## TEXTE À EXAMINER
╔══

Plus 80% de labiaplasties chez les jeunes filles aux Etats-Unis en un an
En 2016, c’est le quotidien américain The New York Times qui s’inquiétait de cette tendance grandissante chez les ados américaines suite à la publication des chiffres de la Société américaine de de la chirurgie esthétique et plastique : 400 jeunes filles de 18 ans et moins auraient eu recours à une labiaplastie en 2015, contre 222 en 2014, soit une augmentation de 80 %. Le média rappelait par ailleurs que ces données n’englobaient pas les procédures effectuées par les gynécologues. En effet, dans le passé, la labiaplastie était seulement vu comme un rajeunissement du vagin après un accouchement ou chez les femmes âgées. "Lorsque la patiente est ménopausée ou en période de péri-ménopause, nous proposons également un lipofilling (prélèvement de la graisse sur la patiente puis celle-ci est injectée dans les grandes lèvres pour leur apporter du volume) des grandes lèvres", explique le Dr. Mohamed Derder, chirurgien esthétique à Paris, à Femmes Actuelles.
Alors pourquoi un tel engouement chez les jeunes Anglo-Saxonnes ? Certains médecins font le lien avec l’épilation ou le rasage de plus en plus important des poils pubiens qui révèle donc de plus en plus les lèvres. Par ailleurs, les adolescentes étant de plus en plus exposées au porno, elles sont sans cesse confrontées à des sexes qu’elles imaginent "parfaits": lisses, épilés et symétriques, avec aucune lèvre qui dépasse. "Beaucoup de femmes voient des films pornos où tout est "clean", et c'est ce qu'elles veulent. Je ne peux pas expliquer cette demande autrement qu'en disant : c'est notre société qui veut ça", commentait le chirurgien canadien Carlos Cordoba en février 2015 au site d’information La Presse.
Mais au-delà des questions de société inquiétantes qu’elle pose, cette opération n’est pas sans risques physiques. En effet, "les lèvres ont beaucoup de terminaisons nerveuses. Il pourrait donc y avoir une diminution de la sensation sexuelle après l'opération, un engourdissement, une douleur ou des cicatrices", expliquait le Docteur Julie Strickland, présidente du Collège américain des gynécologues et obstétriciens, suite à une réunion sur le sujet en janvier 2017. A la suite de cette dernière, les spécialistes avaient émis des directives à destination des médecins américains via un document demandant aux gynécologues d'évaluer toutes les alternatives à la labiaplastie pour soulager le mal-être ou l’inconfort de la patiente. Et éventuellement de dépister une dysmorphophobie, soit la crainte obsédante d’être laid ou déformé.

╚══

## JEU DE DONNÉES
╔══

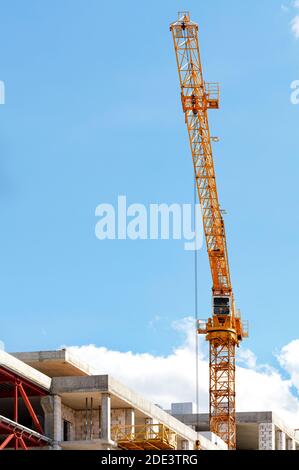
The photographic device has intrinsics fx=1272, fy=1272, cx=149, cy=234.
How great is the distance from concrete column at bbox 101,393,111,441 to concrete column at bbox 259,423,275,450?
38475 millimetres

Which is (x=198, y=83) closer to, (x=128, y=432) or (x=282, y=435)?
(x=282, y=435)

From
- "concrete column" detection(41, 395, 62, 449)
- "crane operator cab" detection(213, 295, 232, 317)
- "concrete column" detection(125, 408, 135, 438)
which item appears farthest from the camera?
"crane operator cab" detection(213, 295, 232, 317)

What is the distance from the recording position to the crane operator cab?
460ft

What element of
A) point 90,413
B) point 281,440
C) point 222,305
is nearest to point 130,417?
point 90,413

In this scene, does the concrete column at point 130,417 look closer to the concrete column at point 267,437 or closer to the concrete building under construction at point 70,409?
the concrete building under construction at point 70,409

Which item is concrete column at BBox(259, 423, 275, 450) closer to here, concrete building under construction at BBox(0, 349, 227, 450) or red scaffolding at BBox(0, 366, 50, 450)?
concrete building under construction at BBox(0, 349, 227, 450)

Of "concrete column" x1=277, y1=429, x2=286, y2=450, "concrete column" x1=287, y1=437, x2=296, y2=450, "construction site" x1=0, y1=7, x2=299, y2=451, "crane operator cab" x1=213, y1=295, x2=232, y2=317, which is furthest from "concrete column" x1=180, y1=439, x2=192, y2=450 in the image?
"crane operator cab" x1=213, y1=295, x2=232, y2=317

╚══

## EXPLORER LE MATÉRIEL
A: Recopiez le passage du texte sur la labiaplastie qui va de « Alors pourquoi un » à « d’information La Presse. », ces deux extraits compris.
B: Poursuivez le texte sur la labiaplastie chez les adolescentes à partir de l'endroit où il s'arrête.

## RÉPONSES CI-DESSOUS
A:
Alors pourquoi un tel engouement chez les jeunes Anglo-Saxonnes ? Certains médecins font le lien avec l’épilation ou le rasage de plus en plus important des poils pubiens qui révèle donc de plus en plus les lèvres. Par ailleurs, les adolescentes étant de plus en plus exposées au porno, elles sont sans cesse confrontées à des sexes qu’elles imaginent "parfaits": lisses, épilés et symétriques, avec aucune lèvre qui dépasse. "Beaucoup de femmes voient des films pornos où tout est "clean", et c'est ce qu'elles veulent. Je ne peux pas expliquer cette demande autrement qu'en disant : c'est notre société qui veut ça", commentait le chirurgien canadien Carlos Cordoba en février 2015 au site d’information La Presse.

B:
Des médecins plus vigilants en France
En France, toutefois, on est encore loin de tout ça. "Ici, la médecine de chirurgie répond à des procédures rigoureuses et nous opérons moins facilement qu'aux États-Unis. Les médecins sont très vigilants quant à l'âge des patientes. Elles sont peu à consulter à 14 ou 15 ans pour demander ce type d'intervention", expliquait le chircurgien Marc Abecassis à La Dépêche en 2015.
Dans le détail, une labiaplastie ou nymphoplastie coûte entre 1500 et 3000 € (avec lipofilling). Son remboursement est possible si l’acte chirurgical est effectué dans un but médical non esthétique. Cela limite la prise en charge aux réductions des petites lèvres hypertrophiées, soit lorsque celles-ci mesurent 4 cm ou plus. "Néanmoins, il existe une dérogation à la règle quand une femme souffre de troubles psychologiques graves, liés à l’aspect de ses parties génitales ; cela doit être prouvé par un psychologue et approuvé par le médecin conseil de l'assurance maladie. Dans ce cas, le remboursement de la chirurgie de l’hypertrophie des lèvres vaginales est tributaire du rapport psychologique", explique le site mutuelles.pascheres.org, comparateur de mutuelles.